Excerpted text:
★ ★ ★ ★ ★

The Competition
Tribunal announced its conditional approval of the merger between the
Humansdorp operation and the Howick firm recently.

The conditions are
applicable to the fulfilment of a series of share purchase tranches which will
make up the staggered acquisition. Employees’ jobs are also protected as part
of the merger conditions.

Both Woodlands,
controlled by prolific Eastern Cape company, Gutsche Family Investments (GFI),
and Fairfield, controlled by majority share owner, Kevin Lang, supply milk and
other dairy products nationally and enjoy supply contracts with some of the
country’s leading retail chains.

For Woodlands, the
deal will allow it to ramp up its value-added products business through
Fairfield’s facilities, while delivering on its strategic objectives which
include expanding its basket of products.

Woodlands chief
executive, Lex Gutsche, said the deal arose from efforts to expand the
company’s operations.

“I was looking for
an opportunity to expand our business with particular interest in growing our
value-added products portfolio. “I engaged an agent to explore two prospective
companies and it became apparent that Fairfield Dairy was on the market,”
Gutsche said.

★ ★ ★ ★ ★

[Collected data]
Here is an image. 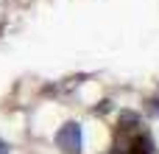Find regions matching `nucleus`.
<instances>
[{
  "label": "nucleus",
  "instance_id": "obj_1",
  "mask_svg": "<svg viewBox=\"0 0 159 154\" xmlns=\"http://www.w3.org/2000/svg\"><path fill=\"white\" fill-rule=\"evenodd\" d=\"M56 143L64 149L67 154H78L81 152V123H64L56 135Z\"/></svg>",
  "mask_w": 159,
  "mask_h": 154
},
{
  "label": "nucleus",
  "instance_id": "obj_2",
  "mask_svg": "<svg viewBox=\"0 0 159 154\" xmlns=\"http://www.w3.org/2000/svg\"><path fill=\"white\" fill-rule=\"evenodd\" d=\"M0 154H8V143L6 140H0Z\"/></svg>",
  "mask_w": 159,
  "mask_h": 154
},
{
  "label": "nucleus",
  "instance_id": "obj_3",
  "mask_svg": "<svg viewBox=\"0 0 159 154\" xmlns=\"http://www.w3.org/2000/svg\"><path fill=\"white\" fill-rule=\"evenodd\" d=\"M154 104H157V115H159V101H154Z\"/></svg>",
  "mask_w": 159,
  "mask_h": 154
}]
</instances>
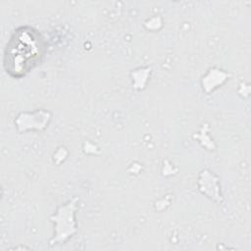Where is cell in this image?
<instances>
[{
  "mask_svg": "<svg viewBox=\"0 0 251 251\" xmlns=\"http://www.w3.org/2000/svg\"><path fill=\"white\" fill-rule=\"evenodd\" d=\"M44 53V42L31 27H20L11 36L6 50L4 65L7 73L21 77L34 68Z\"/></svg>",
  "mask_w": 251,
  "mask_h": 251,
  "instance_id": "1",
  "label": "cell"
}]
</instances>
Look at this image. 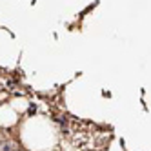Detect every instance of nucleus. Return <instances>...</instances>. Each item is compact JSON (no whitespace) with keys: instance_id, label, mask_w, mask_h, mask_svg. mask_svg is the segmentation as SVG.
I'll return each mask as SVG.
<instances>
[{"instance_id":"nucleus-1","label":"nucleus","mask_w":151,"mask_h":151,"mask_svg":"<svg viewBox=\"0 0 151 151\" xmlns=\"http://www.w3.org/2000/svg\"><path fill=\"white\" fill-rule=\"evenodd\" d=\"M0 151H18L17 142H2L0 144Z\"/></svg>"}]
</instances>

★ ★ ★ ★ ★

Exercise instructions:
1. In the dairy merger article, who controls Fairfield?
2. Write the next part of the dairy merger article, continuing from its final sentence.
The records have no connection to the dairy merger article.

Exercise results:
1. Kevin Lang, its majority share owner, controls Fairfield.

2.
“Kevin Lang, the
majority owner, indicated his willingness to sell to us and we structured a
deal whereby we will acquire 100% of the shares of his company over a five-year
period.

“This enables us to
learn about his business from him over a period. The first tranche will buy us
40% of the company.

“Within two years
thereafter we must exercise our right to acquire a majority share in
Fairfield.”

Gutsche said he was
not at liberty to disclose the value of the deal.

Acknowledging that
Woodlands shared some key customers with Fairfield, he said the two businesses
were a great fit in that Fairfield would complement Woodlands’ range of
products and so would enhance the company’s product range and customer
offering.

Gutsche framed the
deal as a matter of quality over quantity.

“Fairfield Dairy’s
product portfolio is a superb one with predominantly value-added products, as
opposed to our range which has more of a commodity nature with some value-added
products.”

Questioned about
the effect the deal would have on Woodlands’ national footprint, Gutsche said
he did not foresee any significant difference from a distribution perspective.

“Woodlands Dairy
already has national cover as does Fairfield as they distribute into the DCs
(distribution centres) of national retail structures, so I don’t see a big
difference ensuing regarding distribution,” he said.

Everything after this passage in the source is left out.